Pero no todo está perdido. Nos quedan los objetos. Algún malicioso dirá: “Nos quedan las personas-objetos”. Si no fuera por los objetos, ¿qué sería de nosotros? Estamos rodeados de ellos. Es curiosa la relación con los objetos. Unas veces es de placer y de juego, como bien pueden atestiguar muchas mujeres y un número creciente de hombres. Otras es de pura necesidad, como con el coche, mal necesario para un servidor. Hay también relaciones tóxicas, de dependencia, como la que nos une con el móvil, el peor invento de la humanidad desde la bomba atómica. Los móviles han colonizado nuestras mentes y nuestros cuerpos. No somos los mismos desde que Satanás, travestido de ingeniero, diseñó este aparato a finales del siglo pasado
Necesitamos más a los objetos que a las personas. Tratar con estas es un engorro y sólo trae conflictos. Se ha visto que una solución intermedia entre el sujeto y el objeto es el perrito, que ha adquirido casi todas las características de un ser humano castrado que no nos dará problemas.
Hay horteras que necesitan objetos muy caros —grandes casas, cochazos, yates, joyas, etc.— para reforzar la autoestima. Yo, en cambio, soy más modesto. Me conformo con artículos asequibles. Soy feliz con mis relojes de pulsera —me voy a comprar el casio que llevaba el admirable profesor Tamames en el Congreso—; mis botines negros, mis gafas Oliver Peoples y mi pulserita. Aquí es donde quería llegar. A mi pulserita con la bandera nacional.

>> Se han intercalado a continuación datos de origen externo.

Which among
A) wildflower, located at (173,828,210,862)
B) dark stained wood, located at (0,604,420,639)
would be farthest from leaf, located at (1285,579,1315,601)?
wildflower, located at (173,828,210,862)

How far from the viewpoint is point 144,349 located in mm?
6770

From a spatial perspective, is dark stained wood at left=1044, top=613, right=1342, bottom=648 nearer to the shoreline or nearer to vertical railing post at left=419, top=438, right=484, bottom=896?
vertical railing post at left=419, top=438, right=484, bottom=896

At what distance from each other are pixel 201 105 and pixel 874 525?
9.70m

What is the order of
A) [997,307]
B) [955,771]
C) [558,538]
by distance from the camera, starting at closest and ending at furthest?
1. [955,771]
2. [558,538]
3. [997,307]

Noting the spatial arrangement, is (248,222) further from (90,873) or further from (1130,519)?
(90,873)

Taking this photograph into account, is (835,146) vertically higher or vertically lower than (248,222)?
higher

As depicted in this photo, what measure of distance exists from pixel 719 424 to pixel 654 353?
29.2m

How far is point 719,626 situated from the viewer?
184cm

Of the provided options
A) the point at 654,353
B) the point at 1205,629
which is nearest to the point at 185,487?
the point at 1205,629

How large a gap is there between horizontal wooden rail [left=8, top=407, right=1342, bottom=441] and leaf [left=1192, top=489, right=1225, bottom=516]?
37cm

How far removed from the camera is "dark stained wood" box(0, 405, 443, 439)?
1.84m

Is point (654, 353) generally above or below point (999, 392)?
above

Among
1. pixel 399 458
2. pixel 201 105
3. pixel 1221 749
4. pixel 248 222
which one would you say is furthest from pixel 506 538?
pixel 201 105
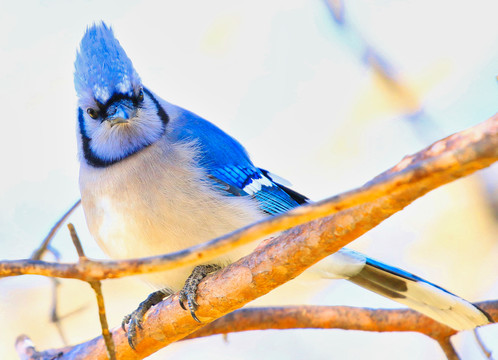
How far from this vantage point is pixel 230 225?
1.96 metres

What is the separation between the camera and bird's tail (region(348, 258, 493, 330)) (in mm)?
1838

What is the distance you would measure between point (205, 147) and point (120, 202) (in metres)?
0.38

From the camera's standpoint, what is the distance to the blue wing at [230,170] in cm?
211

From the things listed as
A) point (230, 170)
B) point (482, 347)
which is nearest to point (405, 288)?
point (482, 347)

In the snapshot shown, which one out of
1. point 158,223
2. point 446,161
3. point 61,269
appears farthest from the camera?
point 158,223

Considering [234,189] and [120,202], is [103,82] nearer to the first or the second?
[120,202]

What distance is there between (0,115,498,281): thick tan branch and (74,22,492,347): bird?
0.75m

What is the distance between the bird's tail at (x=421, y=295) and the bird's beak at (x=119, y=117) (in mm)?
942

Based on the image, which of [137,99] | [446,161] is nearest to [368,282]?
[137,99]

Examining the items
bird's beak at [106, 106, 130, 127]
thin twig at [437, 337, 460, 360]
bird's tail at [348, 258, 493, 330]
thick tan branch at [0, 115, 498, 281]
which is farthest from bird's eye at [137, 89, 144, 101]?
thin twig at [437, 337, 460, 360]

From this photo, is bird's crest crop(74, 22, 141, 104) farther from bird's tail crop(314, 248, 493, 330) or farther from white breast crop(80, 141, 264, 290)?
bird's tail crop(314, 248, 493, 330)

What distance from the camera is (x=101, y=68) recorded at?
2.05 m

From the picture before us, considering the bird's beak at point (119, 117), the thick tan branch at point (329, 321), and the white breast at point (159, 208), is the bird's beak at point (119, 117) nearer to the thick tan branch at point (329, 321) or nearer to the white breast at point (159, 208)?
the white breast at point (159, 208)

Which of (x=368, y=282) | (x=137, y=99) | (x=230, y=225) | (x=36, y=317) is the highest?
(x=137, y=99)
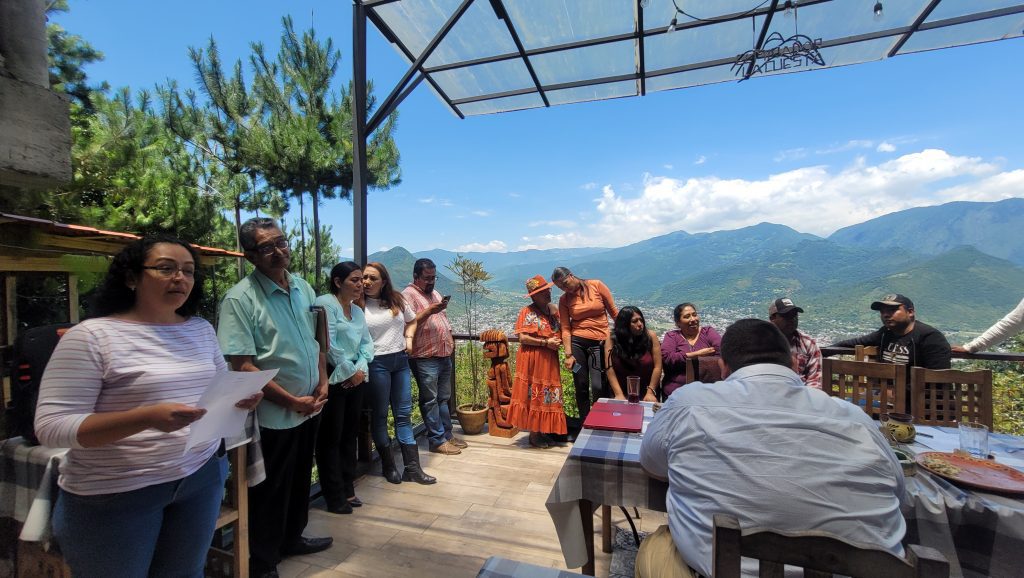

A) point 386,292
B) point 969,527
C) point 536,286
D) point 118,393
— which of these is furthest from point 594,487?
point 536,286

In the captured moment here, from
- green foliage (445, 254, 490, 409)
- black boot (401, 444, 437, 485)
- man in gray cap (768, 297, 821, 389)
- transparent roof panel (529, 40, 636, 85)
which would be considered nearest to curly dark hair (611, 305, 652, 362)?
man in gray cap (768, 297, 821, 389)

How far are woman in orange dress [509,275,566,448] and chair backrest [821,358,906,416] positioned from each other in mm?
1875

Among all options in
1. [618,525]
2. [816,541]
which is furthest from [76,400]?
[618,525]

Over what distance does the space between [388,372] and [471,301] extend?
2.26 m

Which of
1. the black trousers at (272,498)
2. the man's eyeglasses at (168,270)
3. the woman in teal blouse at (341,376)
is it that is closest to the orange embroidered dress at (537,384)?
the woman in teal blouse at (341,376)

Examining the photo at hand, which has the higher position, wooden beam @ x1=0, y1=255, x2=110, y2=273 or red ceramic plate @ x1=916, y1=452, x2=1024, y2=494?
wooden beam @ x1=0, y1=255, x2=110, y2=273

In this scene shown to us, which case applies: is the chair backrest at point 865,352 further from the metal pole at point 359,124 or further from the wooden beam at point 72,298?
the wooden beam at point 72,298

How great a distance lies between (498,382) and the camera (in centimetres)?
385

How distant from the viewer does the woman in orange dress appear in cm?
360

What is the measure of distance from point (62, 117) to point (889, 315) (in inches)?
158

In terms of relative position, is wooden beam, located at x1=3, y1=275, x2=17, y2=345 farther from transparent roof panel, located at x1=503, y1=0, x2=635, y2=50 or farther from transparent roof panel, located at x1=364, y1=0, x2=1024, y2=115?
transparent roof panel, located at x1=503, y1=0, x2=635, y2=50

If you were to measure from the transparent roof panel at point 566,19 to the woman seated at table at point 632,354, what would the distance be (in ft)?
7.70

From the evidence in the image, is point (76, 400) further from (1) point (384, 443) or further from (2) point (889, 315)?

Soy feliz desde que la compré por tres euros en un restaurante de carretera, cerca de Almansa. La pulserita me ha proporcionado un poquito de identidad. Ando falto de ella. No es la primera que llevo en mi muñeca izquierda, pero esta es diferente, diríase que más elegante. Mide catorce centímetros de longitud. La mezcla de colores me gusta: el rojo y el amarillo conviven con el azul mahón en calculada armonía. Así se suaviza el impacto que podría tener a la vista de un votante de izquierdas.

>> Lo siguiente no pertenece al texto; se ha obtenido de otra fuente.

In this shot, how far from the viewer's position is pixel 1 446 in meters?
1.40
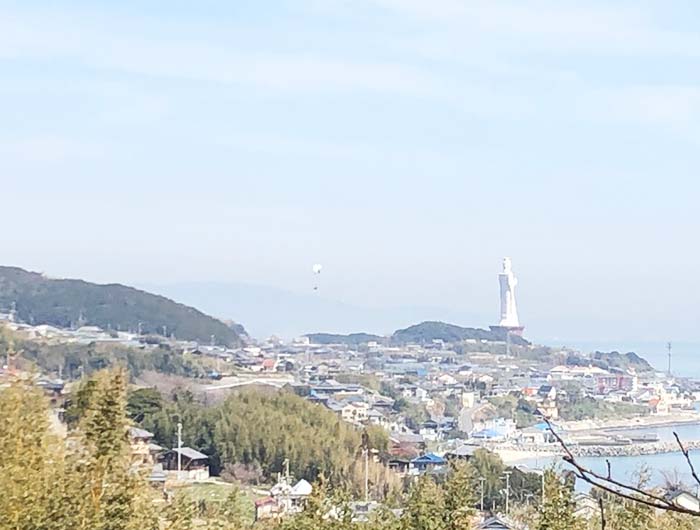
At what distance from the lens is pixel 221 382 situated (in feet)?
77.4

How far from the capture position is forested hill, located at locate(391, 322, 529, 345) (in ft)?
141

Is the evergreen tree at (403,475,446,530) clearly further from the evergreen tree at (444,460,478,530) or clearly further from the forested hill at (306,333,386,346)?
the forested hill at (306,333,386,346)


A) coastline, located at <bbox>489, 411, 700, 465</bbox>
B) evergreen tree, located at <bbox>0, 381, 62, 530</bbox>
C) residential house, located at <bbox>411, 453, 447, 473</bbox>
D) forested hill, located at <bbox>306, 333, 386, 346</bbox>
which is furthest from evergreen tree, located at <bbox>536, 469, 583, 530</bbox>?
forested hill, located at <bbox>306, 333, 386, 346</bbox>

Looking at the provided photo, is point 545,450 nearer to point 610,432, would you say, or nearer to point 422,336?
point 610,432

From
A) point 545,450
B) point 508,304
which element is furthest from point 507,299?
Answer: point 545,450

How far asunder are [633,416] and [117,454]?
86.6 ft

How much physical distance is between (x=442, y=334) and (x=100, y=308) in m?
15.1

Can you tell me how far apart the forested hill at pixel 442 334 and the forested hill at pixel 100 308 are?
10242 millimetres

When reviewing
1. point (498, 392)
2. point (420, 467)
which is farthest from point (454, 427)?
point (420, 467)

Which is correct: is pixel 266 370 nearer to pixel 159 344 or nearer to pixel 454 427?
pixel 159 344

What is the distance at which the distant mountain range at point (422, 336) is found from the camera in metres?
43.1

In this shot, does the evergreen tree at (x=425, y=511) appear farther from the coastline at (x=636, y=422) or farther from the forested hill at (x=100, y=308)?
the forested hill at (x=100, y=308)

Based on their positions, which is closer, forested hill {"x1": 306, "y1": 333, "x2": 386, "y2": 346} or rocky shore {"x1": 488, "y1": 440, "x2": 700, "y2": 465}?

La llevo a todas partes conmigo, incluso al trabajo. Eso es porque desarrollo mi tarea de profesor en el sur de Alicante. Otro gallo cantaría si fuese en Valencia y sus aledaños, donde tal vez me prohibirían la entrada.
Extraño país el español en que sus símbolos —la bandera y el himno—, por no hablar de la lengua común, son vistos con recelo por una parte significativa de compatriotas, cuando no son abiertamente perseguidos. ¡Enigmática España!
Cuando miro mi pulserita me reconozco en esa banderita, que no la inventó Francisco Franco, por cierto. Fue idea de Carlos III para uso naval. La bandera bicolor ha sido la de los Borbones y la I República, la enseña de Felipe VI y Nicolás Salmerón. El masonazo de Azaña y sus correligionarios se equivocaron al introducir la franja morada de los comuneros. Con esa decisión se fracturó un símbolo que unía a todo un pueblo. Así lo admitió Vicente Rojo, general republicano y católico, años después.
"Esa bandera prohibida en cientos de ayuntamientos os paga las pensiones, la sanidad y la educación de vuestros hijos"
Pero volvamos a la pulserita, escrita con diminutivo, con el cariño que nos despiertan las pequeñas cosas. La bandera de la pulserita abona mi sueldo y el de millones de españoles. Detrás de ella hay un país de hombres y mujeres que madrugan cada día, y que con el fruto de su esfuerzo pagan los impuestos de los que sale mi salario. Tan fácil como eso. Esa bandera prohibida en cientos de ayuntamientos catalanes, vascos y navarros os paga las pensiones, la sanidad, la educación de vuestros hijos y los servicios sociales. Cuidadla y respetadla como si fuera vuestra madre. El día que os falte os quedaréis huérfanos, y lloraréis por lo que perdisteis y nunca valorasteis.